When we reached the quarantine pool, the boat rocked gently on the other side of the release gate.
It was built solid, a working vessel with a working engine, and right now that made it the most valuable thing we had.
Jeff and Ethan hauled totes onto the deck while Callan and I passed them up and over the gate.
“Stack toward the bow,” Jeff called down. “Keep the weight balanced.”
Ethan dragged a tote across the deck with a grunt. “How much food do we even need?”
Callan shrugged. “Depends how long we’re running. Plus, food is going to be useful when we get to Finn’s.”
“Three hundred miles,” Jeff said. “Better to have too much than not enough.”
We made trip after trip. Back through the aquarium, down the corridors, back out to the boat. Each run a little slower than the last, the work had a rhythm to it—grab, carry, stack, return—and the rhythm kept the silence from getting too loud.
By the final trip, the sun had shifted to late afternoon, the sky outside turning that hazy gold that made everything looksoft and almost normal if you didn’t think too hard about what lived beyond the fences.
Ethan wiped sweat from his forehead as he shoved the last tote onto the deck. “Man,” he groaned, stretching his back. “I’m gonna sleep like a rock tonight.”
Jeff laughed. “You’ll sleep like the dead.”
Ethan grimaced. “Bad choice of words, Dad.”

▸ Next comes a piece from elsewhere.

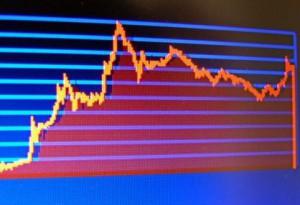 Share price chart - Small cap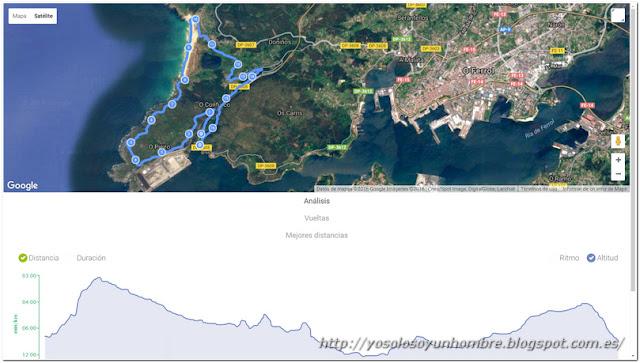 Mapa y altimetría de la Ruta 2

We secured the final tote, and they climbed back over the gate onto the pool floor. Callan already had his hands on the empty dolly, pushing it toward the corridor.
“Let’s head back in.”
Jeff nodded, scanning the treeline beyond the marina. “Yeah, I don’t like being out here longer than we have to.”
We started walking toward the service door that led back inside the aquarium.

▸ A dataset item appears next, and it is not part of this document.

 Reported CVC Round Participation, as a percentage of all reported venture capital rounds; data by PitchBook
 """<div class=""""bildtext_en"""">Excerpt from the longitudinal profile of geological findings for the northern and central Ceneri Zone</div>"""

Halfway there, Ethan slowed.
“Uh…”
Something in his voice made every nerve in my body tense at once.
I turned. “What?”
He pointed toward the tall chain-link fence surrounding the outdoor pool and marina slip.

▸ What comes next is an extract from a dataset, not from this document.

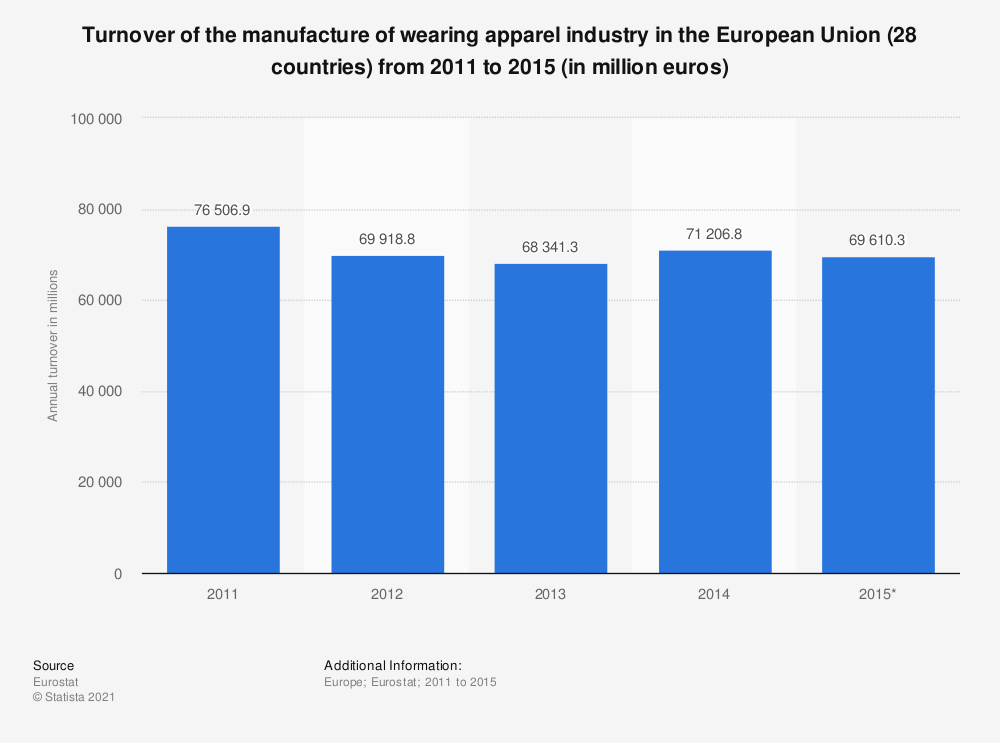 Statistic: Turnover of the manufacture of wearing apparel industry in the European Union (28 countries) from 2011 to 2015 (in million euros) | Statista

At first, I didn’t see it.
Then one of them moved, a figure staggered out from behind a tree, colliding with the fence. Arms slack, its head lolling, that horrible, boneless gait that looked off in so many ways.
Then another appeared behind it, followed by another.
My stomach dropped, and I felt bile rise in my throat.
They gathered along the fence line. About ten at first—shuffling, bumping into each other, fingers finding thechain link and curling through the metal diamonds. Then I noticed more shapes farther out along the marina walkway, emerging from between buildings, rounding corners, seemingly drawn by us.
Slow, shambling, but converging.
Jeff swore under his breath. “Those weren’t here earlier.”
Callan released the dolly. “No. They weren’t.”
The nearest corpse slammed into the fence, fingers clawing through the links, its mouth working open and shut. The rattle of chain link carried across the water, sharp and metallic, and more joined it. The sound multiplied—a chorus of scraping and banging that raised every hair on the back of my neck.